In the records below, find the line containing "花菜ガーデン_a0223650_2152546.jpg", then print it and every following line exactly, through the last, without pictures.
==== DATA ====
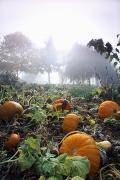 Fertilizing Prints - Pumpkin Patch, British Columbia Print by David Nunuk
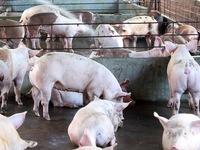 Bộ Y tế cho phép nhập khẩu trở lại nguyên liệu Salbutamol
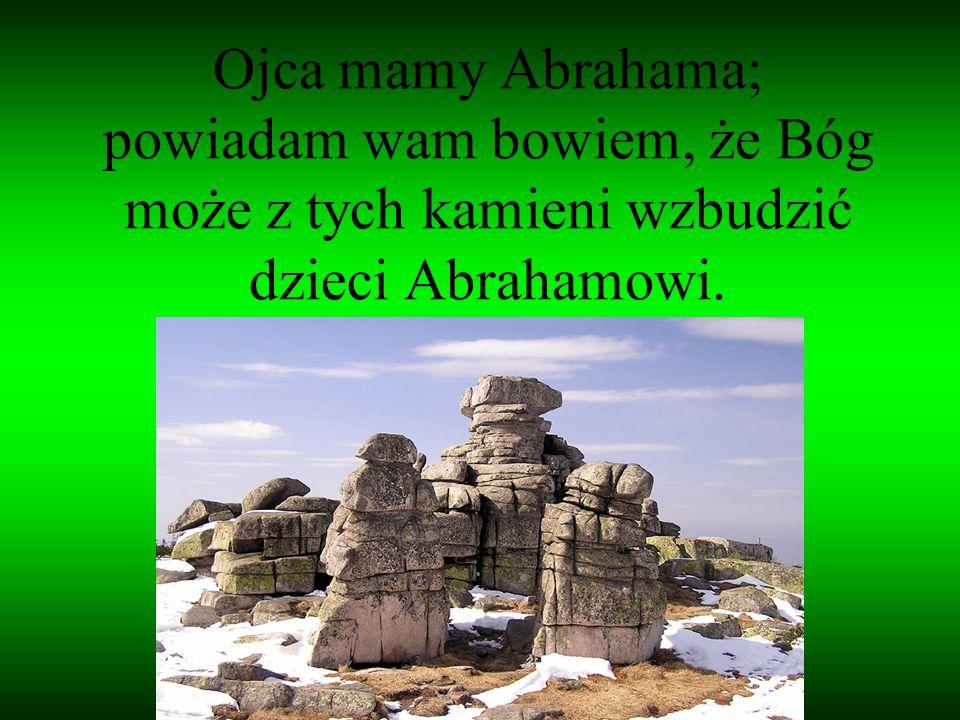 Ojca mamy Abrahama; powiadam wam bowiem, że Bóg może z tych kamieni wzbudzić dzieci Abrahamowi.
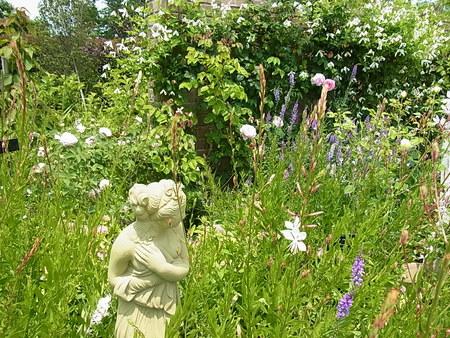 花菜ガーデン_a0223650_2152546.jpg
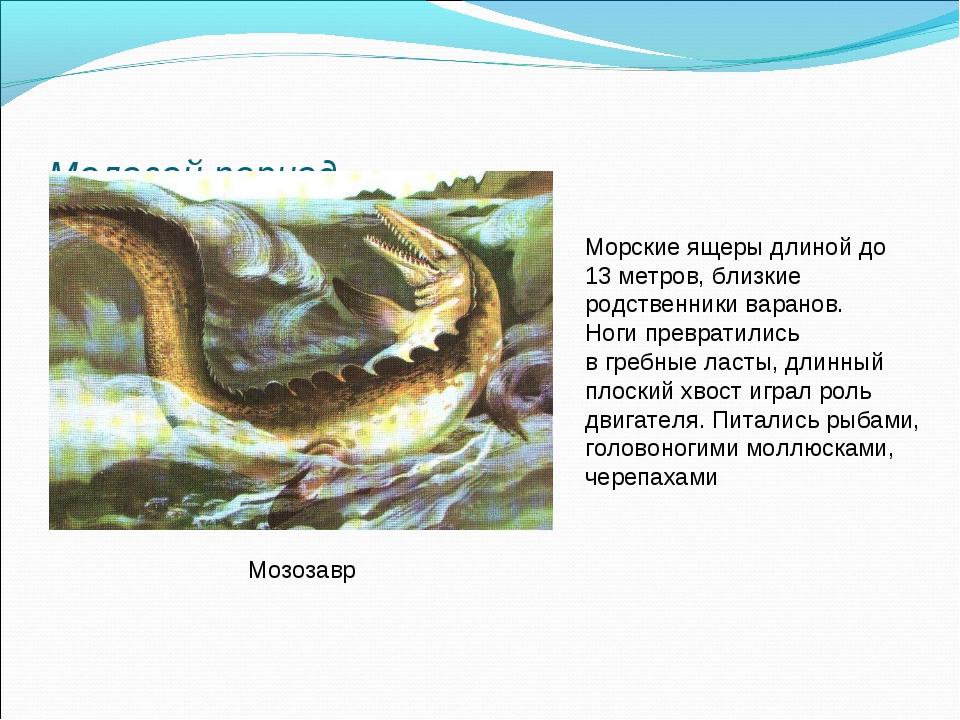 Меловой период Мозозавр Морские ящеры длиной до 13 метров, близкие родственни...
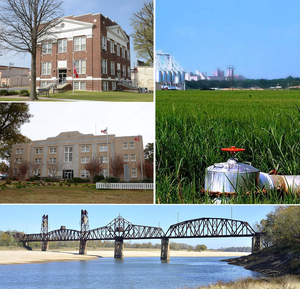 Clockwise from top: a rice field on the Grand Prairie, the Yancopin Bridge over the Arkansas River, the Southern District Courthouse in DeWitt, the Northern District Courthouse in Stuttgart, Arkansas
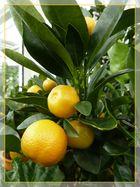 die Orangen sind reif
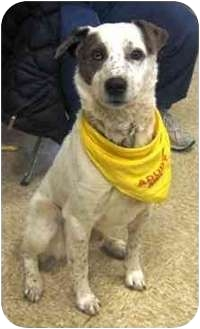 Australian Shepherd Mix Dog for adoption in Lubbock, Texas - Bazooka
====
> TASK ANSWER
 花菜ガーデン_a0223650_2152546.jpg
 Меловой период Мозозавр Морские ящеры длиной до 13 метров, близкие родственни...
 Clockwise from top: a rice field on the Grand Prairie, the Yancopin Bridge over the Arkansas River, the Southern District Courthouse in DeWitt, the Northern District Courthouse in Stuttgart, Arkansas
 die Orangen sind reif
 Australian Shepherd Mix Dog for adoption in Lubbock, Texas - Bazooka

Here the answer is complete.